-------- Text excerpt --------

Former Maryland Governor and liberalism enthusiast Martin O’Malley was the only candidate on the stage, who wasn’t Bernie Sanders or Hillary Clinton, that more than a handful of people had heard of but, although many of his policy positions would appeal to Democratic voters, he came across as a sleazy politician with some answers that we clearly rehearsed.
In his opening statements O’Malley drew attention to his liberal record on many issues whilst also identifying “a deep economic injustice that may tear our country apart” before following up with some standard politician platitudes. When asked about his record as the Mayor of Baltimore, O’Malley argued that “we saved a lot of lives” in regards to the policies he implemented, which seemed to ignore the real substance of the question which was about race-relations.

--------

Work task:
Rewrite the part of the debate commentary on Martin O’Malley between "Former Maryland Governor" and "was about race-relations.", inclusive, with "platitudes" changed to "clichés". The data that comes next has no connection to the debate commentary on Martin O’Malley.

-------- Given material --------

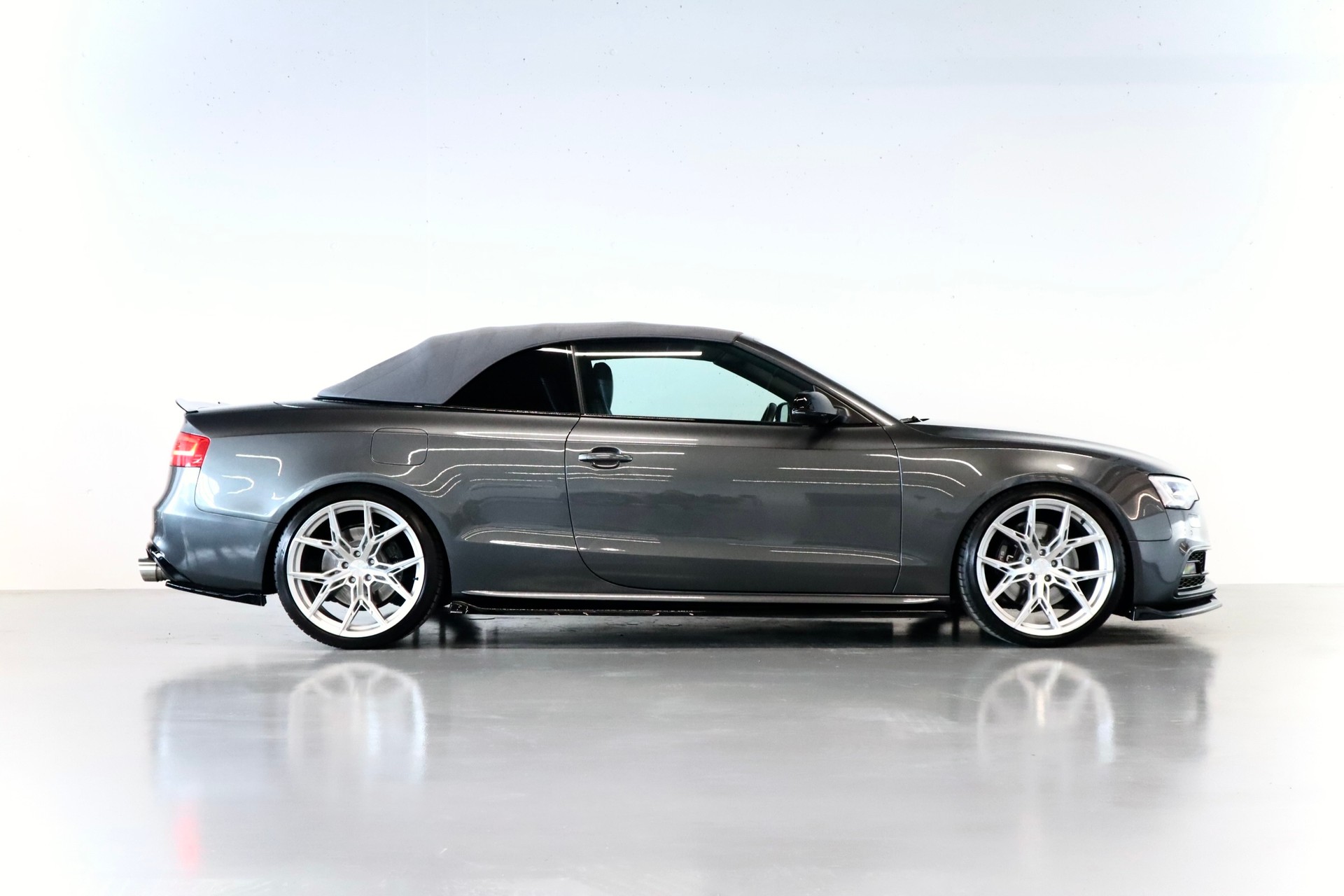 AUDI S5 Cabrio 3.0 TFSI QUATTRO | GRAIL AUSPUFF | AVERSUS FELGEN | BODYKIT | SPORTFAHRWERK-image-1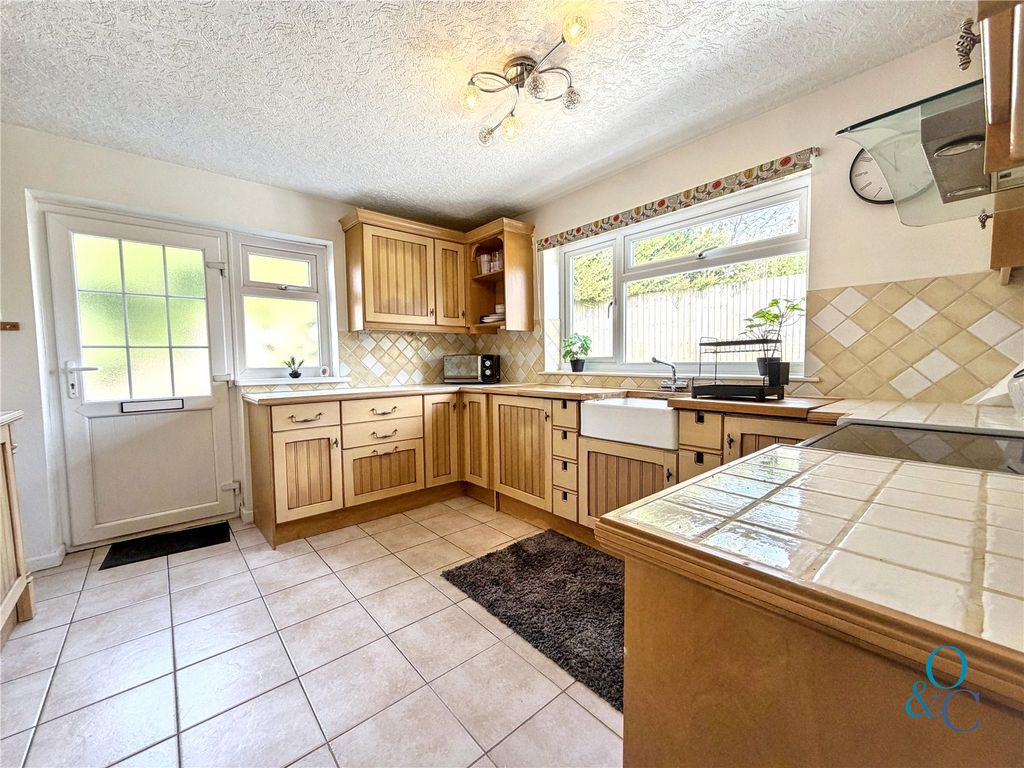 Property photo 2 of 18 Picture No. 06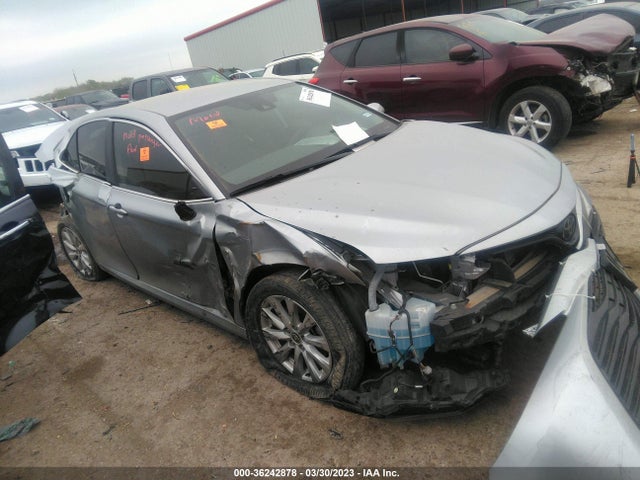 Toyota CAMRY LE 2020 4T1C11AKXLU978563 main image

--------

Reply to the task:
Former Maryland Governor and liberalism enthusiast Martin O’Malley was the only candidate on the stage, who wasn’t Bernie Sanders or Hillary Clinton, that more than a handful of people had heard of but, although many of his policy positions would appeal to Democratic voters, he came across as a sleazy politician with some answers that we clearly rehearsed.
In his opening statements O’Malley drew attention to his liberal record on many issues whilst also identifying “a deep economic injustice that may tear our country apart” before following up with some standard politician clichés. When asked about his record as the Mayor of Baltimore, O’Malley argued that “we saved a lot of lives” in regards to the policies he implemented, which seemed to ignore the real substance of the question which was about race-relations.